▶ [WHAT TO WORK ON] Report every line below that contains the word "marking", copying each one in full.

Scene question records
========================================

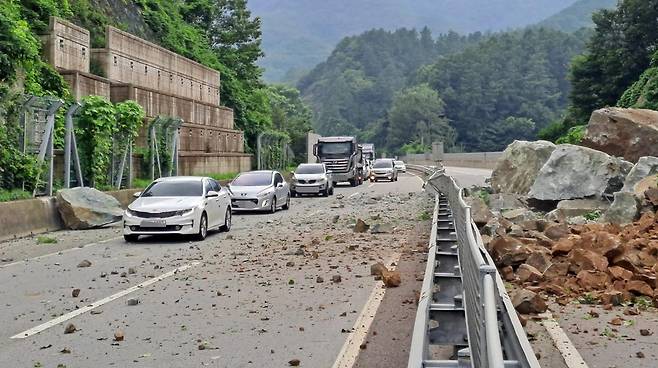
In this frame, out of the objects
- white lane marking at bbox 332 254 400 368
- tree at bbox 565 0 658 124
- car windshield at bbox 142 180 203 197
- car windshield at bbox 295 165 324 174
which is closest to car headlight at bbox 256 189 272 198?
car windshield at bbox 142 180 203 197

========================================

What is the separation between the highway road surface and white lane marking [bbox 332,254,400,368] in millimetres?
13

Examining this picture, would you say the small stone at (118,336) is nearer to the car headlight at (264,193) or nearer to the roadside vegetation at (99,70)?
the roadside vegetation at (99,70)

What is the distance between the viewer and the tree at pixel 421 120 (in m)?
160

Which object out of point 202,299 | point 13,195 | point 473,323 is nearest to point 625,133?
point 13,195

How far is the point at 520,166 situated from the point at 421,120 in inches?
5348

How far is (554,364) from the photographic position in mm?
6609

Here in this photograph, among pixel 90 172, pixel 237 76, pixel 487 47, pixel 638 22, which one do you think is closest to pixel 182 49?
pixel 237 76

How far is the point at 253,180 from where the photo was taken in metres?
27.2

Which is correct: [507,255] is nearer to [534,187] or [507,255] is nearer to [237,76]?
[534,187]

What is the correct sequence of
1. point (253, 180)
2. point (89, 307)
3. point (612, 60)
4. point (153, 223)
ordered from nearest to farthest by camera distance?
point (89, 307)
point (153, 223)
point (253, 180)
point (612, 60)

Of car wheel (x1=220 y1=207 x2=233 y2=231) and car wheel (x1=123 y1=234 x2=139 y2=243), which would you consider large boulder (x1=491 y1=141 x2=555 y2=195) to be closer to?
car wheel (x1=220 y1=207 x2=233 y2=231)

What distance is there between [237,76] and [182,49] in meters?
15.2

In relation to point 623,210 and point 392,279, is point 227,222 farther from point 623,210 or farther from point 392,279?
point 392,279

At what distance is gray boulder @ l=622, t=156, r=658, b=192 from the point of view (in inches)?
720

========================================

▶ [OUTPUT BELOW]
- white lane marking at bbox 332 254 400 368
What is the separation between the highway road surface and white lane marking [bbox 332,254,400,368] in millimetres?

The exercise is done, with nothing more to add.